従来は、髄内釘を選択することが多かったですが、本日はロッキングプレートを使用しました。


現状では、大腿骨顆上骨折に関してはロッキングプレートがベストの内固定材料だと思いますが、大腿骨遠位骨折に関してはどうでしょうか?


牽引手術台を使用する場合は、遠位骨片が過伸展位になりがちです。まず側面像で大腿骨骨幹部(中枢側)のやや後方にプレートが位置するようにし、顆部にロッキングスクリューを7本挿入します。次に、ローマン等でプレートの中枢側を大腿骨の長軸に合わすことで過伸展を矯正することが可能です。


しかし大腿骨顆上骨折と異なり、中枢側での整復操作は容易ではありません。

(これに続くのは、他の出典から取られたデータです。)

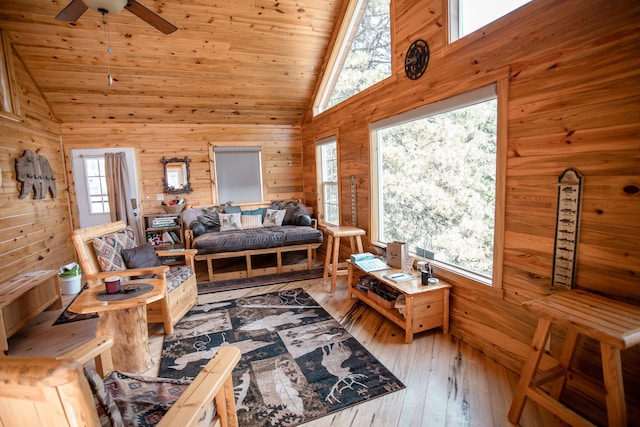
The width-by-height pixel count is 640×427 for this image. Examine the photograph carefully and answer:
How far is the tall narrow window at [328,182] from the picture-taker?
502 cm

理論的には中枢側とプレートのアライメントを揃えることで骨折部が整復されますが、大腿の筋肉に邪魔をされて整復は容易ではありませんでした。


最終的にはなんとかアライメントは整ってそれなりの形で手術を終了しましたが、侵襲の程度や整復の容易さを考えると逆行性髄内釘の方がよりベターな選択枝だと思いました。


※ ここでいう逆行性髄内釘とは、supracondylar nailではありません。
  supracondylar nailでは長さが足りずに対応できないことが多いです。